Sur le papier, Rosenberg exploite donc une bonne formule. Un esprit de série B faussement tactique ou faussement complexe, où le héros botte le cul des méchants, se tire de chaque situation et balance des répliques toutes faites avec le sourire - une sorte de plaisir coupable de gosse qui ne va pas plus loin. Le résultat colle en partie à Frank Castle, amène un peu de transgression à l'ensemble généralement calme et propret de Marvel, et devient un plaisir coupable raisonnable quand le héros va en plus chasser les meilleurs vilains qui soient - autrement dit, les nazis.
 

 
Problème, la série Punisher ne semble avoir rien d'autre à proposer. Répétitive, celle-ci n'amène aucun relief à Frank Castle qui devient une parodie plutôt grasse ou militarisée de sa complexité habituelle, une série qui ne propose pas d'interactions poussée, de réelle analyse géopolitique, d'évolution de personnage. Le schéma "Castle va à tel endroit, bute des types, d'autres types essayent de l'arrêter mais z'y arrivent pas, l'est trop fort ce con, haha" trouve d'énormes limites dans cette introduction qui ressemble plus au troisième chapitre d'une saga de revenge movies
 
Par une sorte de logique malsaine, le Punisher serait absout d'avoir collaboré avec l'Hydra le jour où il aura assassiné le dernier membre de l'organisation - là-encore, on pourra se demander si Rosenberg comprend la motivation première de Frank, qui n'est pas juste de flinguer des gens pour se faire plaisir. Maintenant, si vous n'aviez pas lu les deux arcs précédents et que vous adhérez au délire (c'est compréhensible), n'hésitez pas à plonger dans ce World War Frank, qui reste rythmé, efficace et généreux en tant que numéro d'action pure.
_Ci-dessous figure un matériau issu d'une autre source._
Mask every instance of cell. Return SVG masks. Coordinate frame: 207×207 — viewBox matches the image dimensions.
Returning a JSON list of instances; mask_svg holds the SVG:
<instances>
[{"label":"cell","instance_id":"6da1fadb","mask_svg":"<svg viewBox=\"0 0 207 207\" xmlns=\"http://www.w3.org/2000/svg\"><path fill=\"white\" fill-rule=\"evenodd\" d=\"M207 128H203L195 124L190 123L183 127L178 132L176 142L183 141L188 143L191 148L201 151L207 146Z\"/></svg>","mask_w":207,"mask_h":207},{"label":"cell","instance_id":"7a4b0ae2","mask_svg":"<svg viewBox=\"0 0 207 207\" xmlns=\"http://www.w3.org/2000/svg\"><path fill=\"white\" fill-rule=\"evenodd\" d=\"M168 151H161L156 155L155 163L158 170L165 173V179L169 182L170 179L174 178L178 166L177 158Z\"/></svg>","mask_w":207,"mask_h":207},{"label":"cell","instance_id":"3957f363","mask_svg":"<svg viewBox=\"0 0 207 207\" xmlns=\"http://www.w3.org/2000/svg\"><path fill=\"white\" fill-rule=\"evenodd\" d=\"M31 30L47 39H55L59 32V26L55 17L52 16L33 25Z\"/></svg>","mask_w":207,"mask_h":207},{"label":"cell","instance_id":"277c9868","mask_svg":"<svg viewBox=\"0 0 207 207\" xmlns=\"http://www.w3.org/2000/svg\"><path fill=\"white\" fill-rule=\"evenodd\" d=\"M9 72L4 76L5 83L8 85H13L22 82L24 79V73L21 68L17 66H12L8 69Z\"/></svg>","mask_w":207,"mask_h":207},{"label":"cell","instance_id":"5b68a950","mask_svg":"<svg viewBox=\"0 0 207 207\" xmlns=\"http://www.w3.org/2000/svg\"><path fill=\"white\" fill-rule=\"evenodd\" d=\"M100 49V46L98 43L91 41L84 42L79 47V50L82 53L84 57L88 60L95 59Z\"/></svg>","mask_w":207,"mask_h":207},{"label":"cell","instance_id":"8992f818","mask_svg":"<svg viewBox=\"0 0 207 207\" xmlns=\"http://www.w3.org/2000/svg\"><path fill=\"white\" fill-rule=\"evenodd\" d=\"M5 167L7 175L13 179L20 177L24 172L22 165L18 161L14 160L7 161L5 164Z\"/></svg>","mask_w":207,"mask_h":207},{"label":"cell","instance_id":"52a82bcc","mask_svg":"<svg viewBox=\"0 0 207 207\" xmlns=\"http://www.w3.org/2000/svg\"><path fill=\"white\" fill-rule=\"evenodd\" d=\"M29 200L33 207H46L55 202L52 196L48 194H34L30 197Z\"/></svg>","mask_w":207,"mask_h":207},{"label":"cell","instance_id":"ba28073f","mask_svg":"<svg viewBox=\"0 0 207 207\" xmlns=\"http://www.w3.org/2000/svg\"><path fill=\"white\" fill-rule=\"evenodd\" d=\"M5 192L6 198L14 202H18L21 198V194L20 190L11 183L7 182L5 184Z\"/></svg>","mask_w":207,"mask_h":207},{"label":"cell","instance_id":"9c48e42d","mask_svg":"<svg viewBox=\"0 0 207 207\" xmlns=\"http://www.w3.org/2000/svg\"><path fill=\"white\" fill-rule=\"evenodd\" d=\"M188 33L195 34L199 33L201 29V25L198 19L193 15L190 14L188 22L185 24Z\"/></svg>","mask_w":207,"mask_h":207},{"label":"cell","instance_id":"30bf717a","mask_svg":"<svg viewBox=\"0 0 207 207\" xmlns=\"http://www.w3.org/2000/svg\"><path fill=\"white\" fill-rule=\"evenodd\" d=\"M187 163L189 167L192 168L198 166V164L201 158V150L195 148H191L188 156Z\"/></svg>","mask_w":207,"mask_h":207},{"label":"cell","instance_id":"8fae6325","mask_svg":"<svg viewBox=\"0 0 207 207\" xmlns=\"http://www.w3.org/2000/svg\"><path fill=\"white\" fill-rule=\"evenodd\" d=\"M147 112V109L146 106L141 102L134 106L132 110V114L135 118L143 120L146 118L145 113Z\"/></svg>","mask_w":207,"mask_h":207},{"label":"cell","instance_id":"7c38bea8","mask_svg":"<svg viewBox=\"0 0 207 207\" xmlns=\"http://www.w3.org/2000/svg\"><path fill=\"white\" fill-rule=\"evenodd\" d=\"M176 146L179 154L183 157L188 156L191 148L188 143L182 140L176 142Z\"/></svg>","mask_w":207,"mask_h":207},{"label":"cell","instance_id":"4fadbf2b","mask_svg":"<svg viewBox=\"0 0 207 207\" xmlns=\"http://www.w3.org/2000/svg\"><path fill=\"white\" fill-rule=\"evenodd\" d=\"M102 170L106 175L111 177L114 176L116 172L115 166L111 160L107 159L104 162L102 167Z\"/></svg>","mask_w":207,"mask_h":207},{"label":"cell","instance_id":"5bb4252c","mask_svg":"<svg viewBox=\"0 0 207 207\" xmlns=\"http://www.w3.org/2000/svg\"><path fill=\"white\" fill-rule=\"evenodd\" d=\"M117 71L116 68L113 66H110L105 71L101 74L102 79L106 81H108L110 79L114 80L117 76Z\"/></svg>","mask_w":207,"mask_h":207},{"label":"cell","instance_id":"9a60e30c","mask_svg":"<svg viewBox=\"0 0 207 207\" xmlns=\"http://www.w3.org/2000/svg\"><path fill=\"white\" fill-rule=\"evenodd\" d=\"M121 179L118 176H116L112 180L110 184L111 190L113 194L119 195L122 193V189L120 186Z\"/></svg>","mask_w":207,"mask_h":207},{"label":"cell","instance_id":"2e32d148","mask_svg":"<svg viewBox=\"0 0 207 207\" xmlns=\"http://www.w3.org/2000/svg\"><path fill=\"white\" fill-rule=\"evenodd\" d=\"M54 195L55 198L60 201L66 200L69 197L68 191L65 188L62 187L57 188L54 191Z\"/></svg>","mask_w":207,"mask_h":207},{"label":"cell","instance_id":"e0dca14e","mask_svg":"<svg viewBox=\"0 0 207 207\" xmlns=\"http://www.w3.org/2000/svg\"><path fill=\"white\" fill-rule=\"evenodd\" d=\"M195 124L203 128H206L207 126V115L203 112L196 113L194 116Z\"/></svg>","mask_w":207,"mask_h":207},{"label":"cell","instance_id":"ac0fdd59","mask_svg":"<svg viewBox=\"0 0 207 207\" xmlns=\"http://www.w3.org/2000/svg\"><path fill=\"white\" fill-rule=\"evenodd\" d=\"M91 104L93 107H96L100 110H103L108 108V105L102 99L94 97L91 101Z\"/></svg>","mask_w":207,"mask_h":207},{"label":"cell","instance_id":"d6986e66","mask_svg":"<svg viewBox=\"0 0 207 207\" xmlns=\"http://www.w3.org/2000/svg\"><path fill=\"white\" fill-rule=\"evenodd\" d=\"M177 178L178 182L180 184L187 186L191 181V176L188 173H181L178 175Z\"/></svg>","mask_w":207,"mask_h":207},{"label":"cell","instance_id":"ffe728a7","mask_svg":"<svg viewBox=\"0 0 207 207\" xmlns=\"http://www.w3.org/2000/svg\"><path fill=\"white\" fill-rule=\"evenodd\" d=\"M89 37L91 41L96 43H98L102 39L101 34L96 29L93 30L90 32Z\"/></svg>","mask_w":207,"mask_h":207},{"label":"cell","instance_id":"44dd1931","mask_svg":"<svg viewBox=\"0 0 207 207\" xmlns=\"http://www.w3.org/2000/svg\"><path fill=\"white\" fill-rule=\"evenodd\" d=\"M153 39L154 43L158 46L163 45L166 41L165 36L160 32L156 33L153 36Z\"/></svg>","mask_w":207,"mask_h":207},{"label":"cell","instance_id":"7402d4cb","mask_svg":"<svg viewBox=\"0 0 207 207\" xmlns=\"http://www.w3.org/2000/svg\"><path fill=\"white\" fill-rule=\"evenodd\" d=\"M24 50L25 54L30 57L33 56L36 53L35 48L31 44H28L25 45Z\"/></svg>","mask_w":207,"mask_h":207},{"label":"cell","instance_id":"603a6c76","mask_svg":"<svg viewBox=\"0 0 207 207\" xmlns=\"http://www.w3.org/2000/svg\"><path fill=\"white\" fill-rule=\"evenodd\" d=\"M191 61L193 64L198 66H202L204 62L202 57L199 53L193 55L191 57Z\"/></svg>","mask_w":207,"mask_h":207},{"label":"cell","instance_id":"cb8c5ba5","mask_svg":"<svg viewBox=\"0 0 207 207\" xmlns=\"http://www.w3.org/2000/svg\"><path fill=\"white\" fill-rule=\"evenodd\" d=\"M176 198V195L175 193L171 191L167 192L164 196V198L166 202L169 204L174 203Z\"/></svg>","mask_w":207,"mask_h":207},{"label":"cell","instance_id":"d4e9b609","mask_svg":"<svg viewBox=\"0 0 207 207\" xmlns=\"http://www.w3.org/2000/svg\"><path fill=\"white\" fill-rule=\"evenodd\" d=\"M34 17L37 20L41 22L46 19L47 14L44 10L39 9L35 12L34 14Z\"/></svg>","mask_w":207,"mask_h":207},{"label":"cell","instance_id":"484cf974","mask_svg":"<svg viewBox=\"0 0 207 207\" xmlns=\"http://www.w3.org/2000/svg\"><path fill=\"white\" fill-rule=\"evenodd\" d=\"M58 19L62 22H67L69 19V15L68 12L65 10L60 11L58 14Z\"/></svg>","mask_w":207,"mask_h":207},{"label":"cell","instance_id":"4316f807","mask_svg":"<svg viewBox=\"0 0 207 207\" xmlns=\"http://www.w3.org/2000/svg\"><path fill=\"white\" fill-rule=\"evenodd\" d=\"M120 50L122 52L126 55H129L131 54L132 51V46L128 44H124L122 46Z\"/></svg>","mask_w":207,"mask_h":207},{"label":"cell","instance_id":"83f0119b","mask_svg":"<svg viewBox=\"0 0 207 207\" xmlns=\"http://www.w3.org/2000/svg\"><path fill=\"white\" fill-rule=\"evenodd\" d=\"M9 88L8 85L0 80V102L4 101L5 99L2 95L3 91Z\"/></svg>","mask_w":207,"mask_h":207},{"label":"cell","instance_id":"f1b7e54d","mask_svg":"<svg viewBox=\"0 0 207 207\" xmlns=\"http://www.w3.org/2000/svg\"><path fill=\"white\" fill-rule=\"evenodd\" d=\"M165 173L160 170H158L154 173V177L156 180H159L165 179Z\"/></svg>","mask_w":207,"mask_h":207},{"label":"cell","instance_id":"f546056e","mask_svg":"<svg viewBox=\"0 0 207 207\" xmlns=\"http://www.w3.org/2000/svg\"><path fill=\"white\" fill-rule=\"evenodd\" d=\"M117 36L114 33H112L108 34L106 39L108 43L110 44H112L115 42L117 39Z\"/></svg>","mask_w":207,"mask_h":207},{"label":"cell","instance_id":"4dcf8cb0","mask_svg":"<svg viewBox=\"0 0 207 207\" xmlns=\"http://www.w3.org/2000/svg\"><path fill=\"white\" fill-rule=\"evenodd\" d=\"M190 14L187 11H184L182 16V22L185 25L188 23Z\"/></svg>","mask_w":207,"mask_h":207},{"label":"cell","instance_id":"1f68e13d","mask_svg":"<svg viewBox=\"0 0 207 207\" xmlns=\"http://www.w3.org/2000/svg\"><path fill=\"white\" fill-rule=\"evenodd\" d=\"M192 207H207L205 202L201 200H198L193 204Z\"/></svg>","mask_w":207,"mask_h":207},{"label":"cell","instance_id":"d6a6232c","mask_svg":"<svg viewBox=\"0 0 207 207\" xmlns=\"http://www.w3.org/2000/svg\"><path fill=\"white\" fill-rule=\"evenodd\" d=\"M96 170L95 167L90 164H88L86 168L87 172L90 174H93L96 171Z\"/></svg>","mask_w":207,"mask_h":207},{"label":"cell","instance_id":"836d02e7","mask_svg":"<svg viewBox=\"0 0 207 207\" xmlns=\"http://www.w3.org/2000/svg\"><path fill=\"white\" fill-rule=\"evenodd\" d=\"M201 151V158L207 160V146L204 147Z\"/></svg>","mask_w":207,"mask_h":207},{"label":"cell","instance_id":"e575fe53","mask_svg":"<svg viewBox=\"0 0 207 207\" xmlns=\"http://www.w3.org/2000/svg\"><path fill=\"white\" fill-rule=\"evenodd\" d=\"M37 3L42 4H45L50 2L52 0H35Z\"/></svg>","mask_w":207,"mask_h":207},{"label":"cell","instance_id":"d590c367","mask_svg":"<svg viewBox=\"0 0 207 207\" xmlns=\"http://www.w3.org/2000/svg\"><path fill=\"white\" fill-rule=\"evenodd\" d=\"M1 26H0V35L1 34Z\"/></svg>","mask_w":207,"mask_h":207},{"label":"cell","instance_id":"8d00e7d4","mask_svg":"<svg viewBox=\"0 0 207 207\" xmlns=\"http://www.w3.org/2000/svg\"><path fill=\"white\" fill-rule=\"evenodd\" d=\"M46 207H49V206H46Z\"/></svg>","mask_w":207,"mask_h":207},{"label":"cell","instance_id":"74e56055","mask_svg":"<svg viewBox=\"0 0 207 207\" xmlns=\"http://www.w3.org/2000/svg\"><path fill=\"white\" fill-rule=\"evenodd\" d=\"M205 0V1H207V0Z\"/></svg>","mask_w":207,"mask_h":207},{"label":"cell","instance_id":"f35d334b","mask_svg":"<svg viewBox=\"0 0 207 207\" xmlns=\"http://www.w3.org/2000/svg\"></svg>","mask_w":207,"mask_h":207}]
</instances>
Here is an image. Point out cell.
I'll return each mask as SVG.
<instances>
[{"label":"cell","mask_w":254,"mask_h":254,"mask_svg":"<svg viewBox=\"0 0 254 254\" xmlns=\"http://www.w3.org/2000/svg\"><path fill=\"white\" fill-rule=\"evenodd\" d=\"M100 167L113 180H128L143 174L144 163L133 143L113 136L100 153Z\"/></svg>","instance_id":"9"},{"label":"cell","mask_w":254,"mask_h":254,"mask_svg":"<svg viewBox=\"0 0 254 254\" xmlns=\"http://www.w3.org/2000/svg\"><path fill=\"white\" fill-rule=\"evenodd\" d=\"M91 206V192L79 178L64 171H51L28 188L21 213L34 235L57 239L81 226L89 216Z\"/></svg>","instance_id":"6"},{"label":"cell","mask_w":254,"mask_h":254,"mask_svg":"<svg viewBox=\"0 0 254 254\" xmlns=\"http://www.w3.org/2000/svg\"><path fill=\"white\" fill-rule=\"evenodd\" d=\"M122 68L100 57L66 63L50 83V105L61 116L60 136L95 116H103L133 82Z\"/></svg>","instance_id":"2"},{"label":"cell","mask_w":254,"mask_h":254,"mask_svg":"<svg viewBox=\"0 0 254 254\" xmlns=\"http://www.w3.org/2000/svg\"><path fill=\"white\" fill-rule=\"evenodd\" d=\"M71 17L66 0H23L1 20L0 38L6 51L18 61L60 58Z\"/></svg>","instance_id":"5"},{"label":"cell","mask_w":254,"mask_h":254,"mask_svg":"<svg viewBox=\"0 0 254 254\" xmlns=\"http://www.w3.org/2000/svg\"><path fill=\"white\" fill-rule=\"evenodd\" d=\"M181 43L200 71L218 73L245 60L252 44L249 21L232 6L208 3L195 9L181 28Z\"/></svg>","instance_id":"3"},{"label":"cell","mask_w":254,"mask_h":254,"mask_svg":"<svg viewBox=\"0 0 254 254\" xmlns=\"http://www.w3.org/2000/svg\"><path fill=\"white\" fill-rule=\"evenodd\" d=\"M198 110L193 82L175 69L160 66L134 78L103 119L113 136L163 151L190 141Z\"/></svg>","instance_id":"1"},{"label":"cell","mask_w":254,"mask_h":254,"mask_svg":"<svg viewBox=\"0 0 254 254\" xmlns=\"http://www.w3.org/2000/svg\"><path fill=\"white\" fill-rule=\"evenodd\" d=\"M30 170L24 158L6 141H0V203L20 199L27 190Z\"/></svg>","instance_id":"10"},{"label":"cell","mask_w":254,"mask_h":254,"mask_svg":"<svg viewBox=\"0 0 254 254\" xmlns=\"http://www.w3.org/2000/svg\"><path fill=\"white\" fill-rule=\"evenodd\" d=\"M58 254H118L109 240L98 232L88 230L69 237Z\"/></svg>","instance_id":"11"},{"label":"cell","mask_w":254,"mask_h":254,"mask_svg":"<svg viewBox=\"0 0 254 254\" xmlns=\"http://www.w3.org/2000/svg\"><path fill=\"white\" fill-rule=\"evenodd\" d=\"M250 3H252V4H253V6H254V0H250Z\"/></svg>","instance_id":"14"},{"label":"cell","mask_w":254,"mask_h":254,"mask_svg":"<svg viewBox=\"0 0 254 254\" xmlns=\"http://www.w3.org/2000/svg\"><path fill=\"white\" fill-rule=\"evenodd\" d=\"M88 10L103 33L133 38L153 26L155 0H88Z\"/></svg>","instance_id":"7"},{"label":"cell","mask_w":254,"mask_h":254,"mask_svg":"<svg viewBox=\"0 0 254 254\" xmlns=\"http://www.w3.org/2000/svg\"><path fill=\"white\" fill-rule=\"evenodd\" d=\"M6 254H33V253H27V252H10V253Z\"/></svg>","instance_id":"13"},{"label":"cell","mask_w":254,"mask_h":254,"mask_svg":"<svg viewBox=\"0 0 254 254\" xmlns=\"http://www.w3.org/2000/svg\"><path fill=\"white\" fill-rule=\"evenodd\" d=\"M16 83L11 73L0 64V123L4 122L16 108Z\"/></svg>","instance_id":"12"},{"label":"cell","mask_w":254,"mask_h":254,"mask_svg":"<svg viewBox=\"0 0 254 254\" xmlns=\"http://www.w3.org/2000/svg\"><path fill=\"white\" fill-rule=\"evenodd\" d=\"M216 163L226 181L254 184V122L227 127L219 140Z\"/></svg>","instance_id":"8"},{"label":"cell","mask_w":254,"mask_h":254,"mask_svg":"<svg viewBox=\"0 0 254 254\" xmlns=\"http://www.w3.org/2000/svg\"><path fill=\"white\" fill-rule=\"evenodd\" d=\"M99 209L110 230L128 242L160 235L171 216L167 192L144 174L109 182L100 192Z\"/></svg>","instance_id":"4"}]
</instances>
Derrière, il n'y a pas de réelles attentes à entretenir sur l'aspect polar, militaire ou politique de l'ensemble, et le risque de voir la structure se répéter est forcément présent.
 
En résumé, pour la couverture de Greg Smallwood, la mise en scène de Kudranski et si vous avez en vous une sorte de pulsion morbide qui vous pousse (parfois) à contempler l'idée de provoquer la mort de votre prochain, lisez Punisher #1. Après quoi, vous pourrez appeler un psy. Dans l'ensemble, ce premier bon numéro n'enlève pas de la tête l'idée que Rosenberg manque peut-être d'idées pour pousser son Frank Castle plus loin que le simple héros bourrin et borné qu'il s'acharne à proposer jusqu'ici. C'est malheureux mais le Big Pun paraît plus fidèle à lui-même dans le Cosmic Ghost Rider de Donny Cates - comme quoi, ce n'est pas l'habit qui fait le vengeur.